Madame's gesture was of protest and of resignation. "Monsieur, if you address me again, I shall appeal to Father Le Mercier or Father Chaumonot. I will not be persecuted longer."

"Ah, well!" He moved aside for her and leaned against a tree, watching her till she disappeared within the palisade. "Now, that is a woman! She lacks not one attribute of perfection, save it be a husband, and that shall be found. I wonder what that fool of a D'Hérouville was doing this morning with those dissatisfied colonists and that man Pauquet? I will watch. Something is going on, and it will not harm to know what." He laughed silently.

Before the women entered the wilderness to create currents and eddies in the sluggish stream which flowed over the colonists, Victor began to compile a book on Indian lore. He took up the work the very first night of his arrival; took it up as eagerly as if it were a gift from the gods, as indeed it was, promising as it did to while away many a long night. He depended wholly upon Father Chaumonot's knowledge of the tongue and the legends; and daring the first three nights he and Chaumonot divided a table between them, the one to scribble his lore and the other to add a page to those remarkable memoirs, the Jesuit Relations. The Chevalier watched them both from a corner where he sat and gravely smoked a wooden pipe.

And then the manuscript of the poet was put aside.

"Why?" asked Chaumonot one night. He had been greatly interested in the poet's work.

Victor flushed guiltily. "Perhaps it may be of no value. There are but half a dozen thoughts worth remembering."

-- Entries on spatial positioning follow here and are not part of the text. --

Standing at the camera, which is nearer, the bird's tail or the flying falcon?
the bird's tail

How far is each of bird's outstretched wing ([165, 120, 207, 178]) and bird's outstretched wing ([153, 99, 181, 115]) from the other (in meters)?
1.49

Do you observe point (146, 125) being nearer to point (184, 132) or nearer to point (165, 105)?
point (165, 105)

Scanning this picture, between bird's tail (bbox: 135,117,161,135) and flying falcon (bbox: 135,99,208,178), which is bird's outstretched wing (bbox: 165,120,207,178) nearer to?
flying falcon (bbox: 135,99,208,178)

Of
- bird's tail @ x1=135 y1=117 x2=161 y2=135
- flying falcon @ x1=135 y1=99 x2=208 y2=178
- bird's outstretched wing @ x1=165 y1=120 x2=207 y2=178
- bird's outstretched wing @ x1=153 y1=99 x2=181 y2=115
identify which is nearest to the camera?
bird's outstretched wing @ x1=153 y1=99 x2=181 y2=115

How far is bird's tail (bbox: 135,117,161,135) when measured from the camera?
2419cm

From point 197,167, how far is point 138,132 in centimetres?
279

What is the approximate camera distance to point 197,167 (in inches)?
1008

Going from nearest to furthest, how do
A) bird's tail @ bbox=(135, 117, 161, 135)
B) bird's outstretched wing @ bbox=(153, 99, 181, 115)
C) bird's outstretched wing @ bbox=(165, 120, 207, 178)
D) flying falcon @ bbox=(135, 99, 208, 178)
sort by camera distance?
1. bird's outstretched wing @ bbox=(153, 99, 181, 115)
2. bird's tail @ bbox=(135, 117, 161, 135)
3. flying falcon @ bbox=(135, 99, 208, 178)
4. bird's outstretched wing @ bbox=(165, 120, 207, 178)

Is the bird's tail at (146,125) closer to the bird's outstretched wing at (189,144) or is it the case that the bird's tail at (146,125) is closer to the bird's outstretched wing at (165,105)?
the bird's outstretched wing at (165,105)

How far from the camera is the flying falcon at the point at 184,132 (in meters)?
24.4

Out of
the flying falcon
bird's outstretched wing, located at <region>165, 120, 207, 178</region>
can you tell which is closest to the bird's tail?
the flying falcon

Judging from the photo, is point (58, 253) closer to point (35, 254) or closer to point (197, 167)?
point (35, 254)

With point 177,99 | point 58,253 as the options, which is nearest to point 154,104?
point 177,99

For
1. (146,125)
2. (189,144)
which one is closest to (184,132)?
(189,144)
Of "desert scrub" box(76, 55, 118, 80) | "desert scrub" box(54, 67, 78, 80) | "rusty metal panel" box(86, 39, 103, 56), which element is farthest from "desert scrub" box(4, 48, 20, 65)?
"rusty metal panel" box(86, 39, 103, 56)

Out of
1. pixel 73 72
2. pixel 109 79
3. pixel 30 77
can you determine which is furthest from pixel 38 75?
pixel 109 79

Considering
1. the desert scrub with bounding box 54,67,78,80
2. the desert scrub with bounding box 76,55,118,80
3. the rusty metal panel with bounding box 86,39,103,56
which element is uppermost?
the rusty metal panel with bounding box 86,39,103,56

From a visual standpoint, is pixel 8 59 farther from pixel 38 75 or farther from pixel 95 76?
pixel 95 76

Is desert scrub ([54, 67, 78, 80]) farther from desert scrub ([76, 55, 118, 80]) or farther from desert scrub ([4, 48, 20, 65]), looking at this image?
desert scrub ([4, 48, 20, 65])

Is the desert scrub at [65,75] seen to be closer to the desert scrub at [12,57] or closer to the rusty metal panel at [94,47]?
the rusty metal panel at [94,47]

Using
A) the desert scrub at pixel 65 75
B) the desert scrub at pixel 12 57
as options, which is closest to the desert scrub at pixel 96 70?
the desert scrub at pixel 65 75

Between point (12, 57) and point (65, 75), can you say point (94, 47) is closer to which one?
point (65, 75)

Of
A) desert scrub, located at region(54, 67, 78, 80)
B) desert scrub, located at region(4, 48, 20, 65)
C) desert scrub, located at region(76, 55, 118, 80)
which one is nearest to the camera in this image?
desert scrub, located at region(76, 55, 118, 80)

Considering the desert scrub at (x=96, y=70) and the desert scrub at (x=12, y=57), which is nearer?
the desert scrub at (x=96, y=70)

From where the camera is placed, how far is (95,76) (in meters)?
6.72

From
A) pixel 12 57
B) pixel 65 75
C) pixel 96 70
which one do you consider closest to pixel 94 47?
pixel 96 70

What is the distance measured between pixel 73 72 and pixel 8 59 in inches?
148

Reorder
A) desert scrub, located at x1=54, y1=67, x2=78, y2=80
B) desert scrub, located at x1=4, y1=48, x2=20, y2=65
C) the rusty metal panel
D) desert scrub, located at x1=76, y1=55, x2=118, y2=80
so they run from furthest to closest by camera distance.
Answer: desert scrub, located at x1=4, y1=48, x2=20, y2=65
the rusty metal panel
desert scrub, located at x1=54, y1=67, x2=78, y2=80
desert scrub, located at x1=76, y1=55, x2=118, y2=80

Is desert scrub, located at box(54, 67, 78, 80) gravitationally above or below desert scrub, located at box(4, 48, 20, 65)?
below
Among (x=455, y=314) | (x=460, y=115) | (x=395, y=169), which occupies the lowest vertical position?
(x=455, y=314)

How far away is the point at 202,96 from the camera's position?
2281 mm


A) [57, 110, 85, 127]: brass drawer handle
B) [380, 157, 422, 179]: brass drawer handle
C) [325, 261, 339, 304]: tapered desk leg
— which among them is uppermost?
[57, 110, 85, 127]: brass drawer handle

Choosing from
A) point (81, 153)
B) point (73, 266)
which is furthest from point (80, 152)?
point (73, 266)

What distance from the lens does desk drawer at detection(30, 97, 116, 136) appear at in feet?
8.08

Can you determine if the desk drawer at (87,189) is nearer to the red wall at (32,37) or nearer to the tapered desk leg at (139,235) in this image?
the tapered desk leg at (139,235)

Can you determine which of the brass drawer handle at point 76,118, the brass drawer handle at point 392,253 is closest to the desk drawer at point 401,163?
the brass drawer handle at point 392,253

"And who may say that immortality does not dwell in these thoughts?" said the priest. "All things are born to die save thought; and if in passing we leave but a single thought which will alleviate the sufferings of man or add beauty to his existence, one does not live and die in vain." Chaumonot's afterthought was: "This good lad is in love with one or the other of these women."

But Clio knew Victor no more. On the margins he drew faces or began rondeaux which came to no end.

"Laughter has a pleasant sound in my ears, Paul," said Victor; "and I have not heard you laugh in some time."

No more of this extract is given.